Dans l’actualité : disparitions à répétition en Guinée
La liste est longue. Journalistes, militants des droits de l’homme, militants pro-démocratie et même manifestants militaires : les voix dissidentes sont réduites au silence ou, pire, disparaissent.
Dernier cas en date : on est sans nouvelles depuis le 9 juillet de deux figures du Front national pour la défense de la Constitution (FNDC), un mouvement de la société civile critique envers la junte au pouvoir dirigée par le général Mamadi Doumbouya. Il s’agit d’Oumar Sylla – plus connu sous le nom de Foniké Mengué – et de Mamadou Billo Bah. Deux militaires sont également portés disparus : le colonel Cécé Célestin Bilivogui et le sergent-chef Moussa Cheikh Soumah.
La justice guinéenne a exprimé mercredi 17 juillet sa préoccupation et annoncé l’ouverture d’une enquête. Dans un communiqué largement diffusé par la presse, notamment par le site Aminatale procureur général Fallou Doumbouya, affirme ne pas savoir » ni l’identité des personnes qui ont enlevé les deux dirigeants du FNDC et les deux militaires, ni leur lieu de détention » Le magistrat déclare également que » Ces disparitions altèrent la sérénité nationale, créent une psychose et un sentiment d’insécurité au sein de la population et portent gravement atteinte à l’image de la Guinée tant au niveau national qu’international. « .
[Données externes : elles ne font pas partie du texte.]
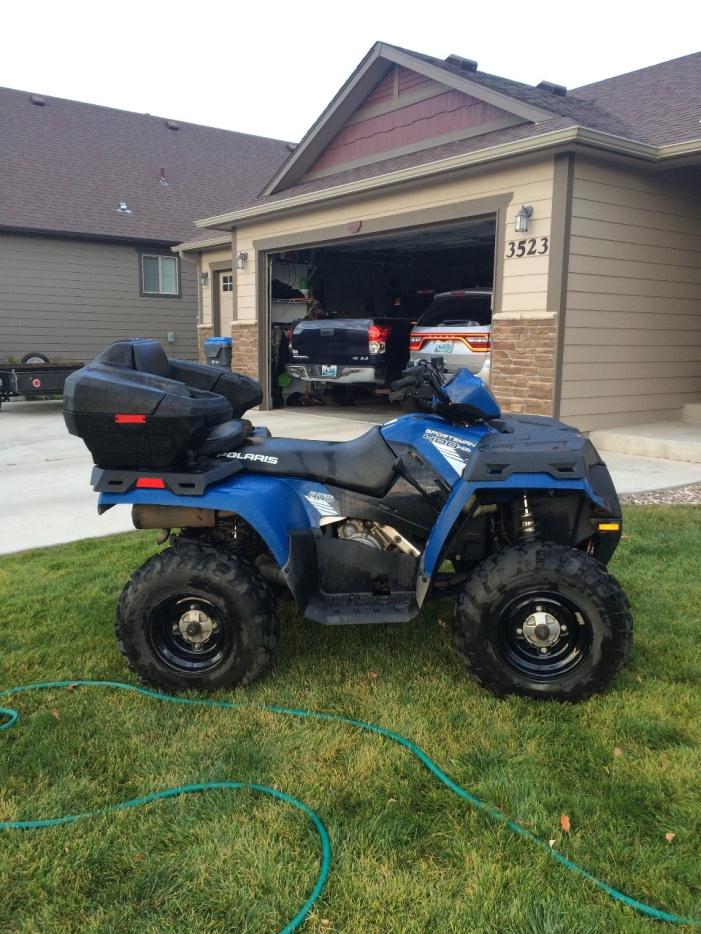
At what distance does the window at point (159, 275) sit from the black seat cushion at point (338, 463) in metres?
18.5

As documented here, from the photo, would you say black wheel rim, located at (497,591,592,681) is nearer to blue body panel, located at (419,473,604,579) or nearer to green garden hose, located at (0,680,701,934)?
blue body panel, located at (419,473,604,579)

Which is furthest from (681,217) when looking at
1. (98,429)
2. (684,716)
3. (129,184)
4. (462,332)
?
(129,184)

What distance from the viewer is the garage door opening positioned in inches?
437

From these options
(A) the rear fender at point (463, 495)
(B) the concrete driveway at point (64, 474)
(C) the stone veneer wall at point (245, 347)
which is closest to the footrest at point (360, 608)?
(A) the rear fender at point (463, 495)

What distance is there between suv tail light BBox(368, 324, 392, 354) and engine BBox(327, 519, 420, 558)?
881 cm

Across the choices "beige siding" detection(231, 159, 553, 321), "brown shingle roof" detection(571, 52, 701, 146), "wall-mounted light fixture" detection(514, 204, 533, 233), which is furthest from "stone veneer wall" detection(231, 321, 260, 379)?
"brown shingle roof" detection(571, 52, 701, 146)

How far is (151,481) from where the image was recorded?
10.3 feet

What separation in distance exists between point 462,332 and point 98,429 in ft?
25.3

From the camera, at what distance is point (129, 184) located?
2111cm

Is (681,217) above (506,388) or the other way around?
above

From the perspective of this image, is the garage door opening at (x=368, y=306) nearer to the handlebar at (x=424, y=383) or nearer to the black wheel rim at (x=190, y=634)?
the handlebar at (x=424, y=383)

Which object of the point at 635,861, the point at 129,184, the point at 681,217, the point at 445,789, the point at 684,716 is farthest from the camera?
the point at 129,184

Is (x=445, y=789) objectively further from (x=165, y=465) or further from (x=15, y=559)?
(x=15, y=559)

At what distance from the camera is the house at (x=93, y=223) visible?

Entre les mains de l’armée ?
Selon Le Monde Afriqueles deux militants seraient aux mains de l’armée… Le Monde Afrique qui s’appuie sur le témoignage d’Abdoulaye Oumou Sow, responsable de la communication du FNDC, » Oumar Sylla et Mamadou Billo Bah ont d’abord été conduits à la Direction centrale des investigations judiciaires de la gendarmerie de Conakry, puis dans un camp militaire de l’île de Kassa, au large de la capitale. (…) Pour Abdoulaye Oumou Sow, l’objectif de la junte est clair : «de rester au pouvoir le plus longtemps possible en muselant la société civile, les médias et toute voix dissidente au sein de l’armée« . Et pour rappeler la mort en détention, en juin, « dans des circonstances mystérieuses« , du général Sadiba Koulibaly, l’ancien chef d’état-major de l’armée et ancien numéro deux de la junte. Il avait été condamné à cinq ans de prison pour « désertion et possession illégale d’armes« . »
Il y a une semaine, continue Le Monde Afrique » Le député sénégalais Guy Marius Sagna a directement interpellé la délégation guinéenne au Parlement de la CEDEAO : «On parle d’au moins 47 morts (…) Avons-nous puni les personnes qui ont commis ces crimes ? Parce que si nous ne les punissons pas, vous qui êtes assis ici, frères et sœurs de Guinée, vous êtes en sursis« . Une intervention qui n’a pas manqué de provoquer une réaction du ministre guinéen des Transports et porte-parole du gouvernement, Ousmane Gaoual Diallo, qui a qualifié ces propos de « inacceptable« et portant »attaque contre les institutions du pays« . »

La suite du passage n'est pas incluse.